Twelfth Annual Grant Winners 2011-2012

Title: Early Detection of Aging Related Alterations in Endogenous Brain Fluctuations

Dean:
Don Rosenblum, PhD (FAR)
Anthony Silvagni, DO, PharmD (HPD-OST)

Faculty and Students:
Evan Haskell, PhD (FAR)
Siddharth Pandya, DO (HPD-OST)
Naushira Pandya, MD, CMD (HPD-OST)
Rajeswari Murugan (FAR)

Abstract:

Early Detection of Aging Related Alterations in Endogenous Brain FluctuationsNeurodegenerative disorders such as Alzheimer's disease and vascular dementia contribute a major portion of the rising health care costs in aging populations and adversely effect the quality of life of aging populations.
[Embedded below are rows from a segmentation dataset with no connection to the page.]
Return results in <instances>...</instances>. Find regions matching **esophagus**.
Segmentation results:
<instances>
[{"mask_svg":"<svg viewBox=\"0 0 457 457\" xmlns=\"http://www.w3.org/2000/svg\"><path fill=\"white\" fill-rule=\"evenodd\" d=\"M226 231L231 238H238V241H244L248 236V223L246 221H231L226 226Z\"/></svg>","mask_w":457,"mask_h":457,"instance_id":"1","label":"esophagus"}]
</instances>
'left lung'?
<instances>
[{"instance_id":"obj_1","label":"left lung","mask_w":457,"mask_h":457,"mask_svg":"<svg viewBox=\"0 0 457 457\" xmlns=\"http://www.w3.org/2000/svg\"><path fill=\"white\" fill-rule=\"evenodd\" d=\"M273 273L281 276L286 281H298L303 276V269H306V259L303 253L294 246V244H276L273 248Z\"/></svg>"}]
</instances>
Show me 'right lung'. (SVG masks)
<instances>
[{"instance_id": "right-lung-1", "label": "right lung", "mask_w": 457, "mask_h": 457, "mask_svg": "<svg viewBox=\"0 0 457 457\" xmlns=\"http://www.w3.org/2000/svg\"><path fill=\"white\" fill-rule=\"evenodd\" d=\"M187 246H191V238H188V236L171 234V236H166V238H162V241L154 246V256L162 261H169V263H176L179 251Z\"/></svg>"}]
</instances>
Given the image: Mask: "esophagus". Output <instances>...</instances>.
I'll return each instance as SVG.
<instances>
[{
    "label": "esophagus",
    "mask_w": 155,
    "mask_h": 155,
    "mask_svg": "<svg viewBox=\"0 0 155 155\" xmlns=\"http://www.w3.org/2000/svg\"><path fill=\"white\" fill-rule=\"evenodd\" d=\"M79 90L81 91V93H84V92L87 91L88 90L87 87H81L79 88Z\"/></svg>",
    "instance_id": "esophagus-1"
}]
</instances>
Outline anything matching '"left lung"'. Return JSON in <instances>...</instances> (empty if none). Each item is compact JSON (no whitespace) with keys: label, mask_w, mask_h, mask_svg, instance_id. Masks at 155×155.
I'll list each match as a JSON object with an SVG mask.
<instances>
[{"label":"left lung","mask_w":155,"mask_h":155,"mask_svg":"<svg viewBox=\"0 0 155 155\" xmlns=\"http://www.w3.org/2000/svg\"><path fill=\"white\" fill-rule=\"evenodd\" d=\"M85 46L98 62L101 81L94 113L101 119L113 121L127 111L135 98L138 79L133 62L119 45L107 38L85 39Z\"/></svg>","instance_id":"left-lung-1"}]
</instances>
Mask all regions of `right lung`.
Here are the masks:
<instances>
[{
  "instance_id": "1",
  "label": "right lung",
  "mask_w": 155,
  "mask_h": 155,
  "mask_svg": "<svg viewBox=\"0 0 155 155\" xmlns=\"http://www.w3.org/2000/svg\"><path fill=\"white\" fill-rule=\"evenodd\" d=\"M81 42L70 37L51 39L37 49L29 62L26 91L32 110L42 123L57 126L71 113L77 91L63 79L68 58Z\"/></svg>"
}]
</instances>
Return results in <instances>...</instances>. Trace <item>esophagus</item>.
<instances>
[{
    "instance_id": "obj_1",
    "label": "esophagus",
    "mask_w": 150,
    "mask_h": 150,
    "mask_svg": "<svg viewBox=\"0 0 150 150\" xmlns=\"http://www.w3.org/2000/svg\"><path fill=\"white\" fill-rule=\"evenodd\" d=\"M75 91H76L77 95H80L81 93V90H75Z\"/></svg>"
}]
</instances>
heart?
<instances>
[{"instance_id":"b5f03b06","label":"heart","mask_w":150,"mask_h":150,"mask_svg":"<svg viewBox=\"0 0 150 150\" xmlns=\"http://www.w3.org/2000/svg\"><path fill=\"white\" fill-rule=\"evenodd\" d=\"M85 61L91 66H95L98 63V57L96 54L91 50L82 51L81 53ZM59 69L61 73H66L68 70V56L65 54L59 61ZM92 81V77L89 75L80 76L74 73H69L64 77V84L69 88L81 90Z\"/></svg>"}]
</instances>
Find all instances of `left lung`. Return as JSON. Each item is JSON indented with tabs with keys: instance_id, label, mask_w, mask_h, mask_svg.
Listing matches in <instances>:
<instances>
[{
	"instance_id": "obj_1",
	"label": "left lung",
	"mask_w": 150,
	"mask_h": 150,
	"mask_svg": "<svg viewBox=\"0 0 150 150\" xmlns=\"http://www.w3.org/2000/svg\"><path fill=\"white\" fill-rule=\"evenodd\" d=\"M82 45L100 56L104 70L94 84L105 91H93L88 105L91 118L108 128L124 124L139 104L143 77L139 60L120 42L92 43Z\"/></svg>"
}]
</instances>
The growing prevalence of dementia in the population underscores the need to develop new tools for early diagnosis and treatment before the neural damage becomes irreversible. Recently fMRI has begun to be utilized as a technique for measuring the endogenous activity of the brain. Understanding the relationship between alterations in neurophysiological mechanisms and connectivity and fMRI measurement due to aging can potentially assist in early diagnosis and treatment of abnormal brain function prior to significant tissue damage resulting in significant improvement in the likelihood of positive outcomes. The coherent spatio-temporal patterns supported by the brain that are revealed by fMRI provide an opportunity for true interdisciplinary study of global brain behavior and alterations due to natural processes of aging and pathological functional abnormalities and diseases. We will develop a mathematical/computational model relating the short and long range interconnectivity of neural networks to the measured fMRI output to explore the functional role of neurophysiological mechanisms and connectivity in fMRI measurements. The resulting data from this model will be interpreted and analyzed by a professional radiologist and clinician to gain new insight into early detection of brain pathology and other functional abnormalities. The exploration of short and long range communication in neural networks is a very promising area of research that is best approached through an interdisciplinary collaboration. The future impact of such research includes the development of new tools for early diagnosis and treatment of functional abnormalities of the brain such as the tools that we develop in this project.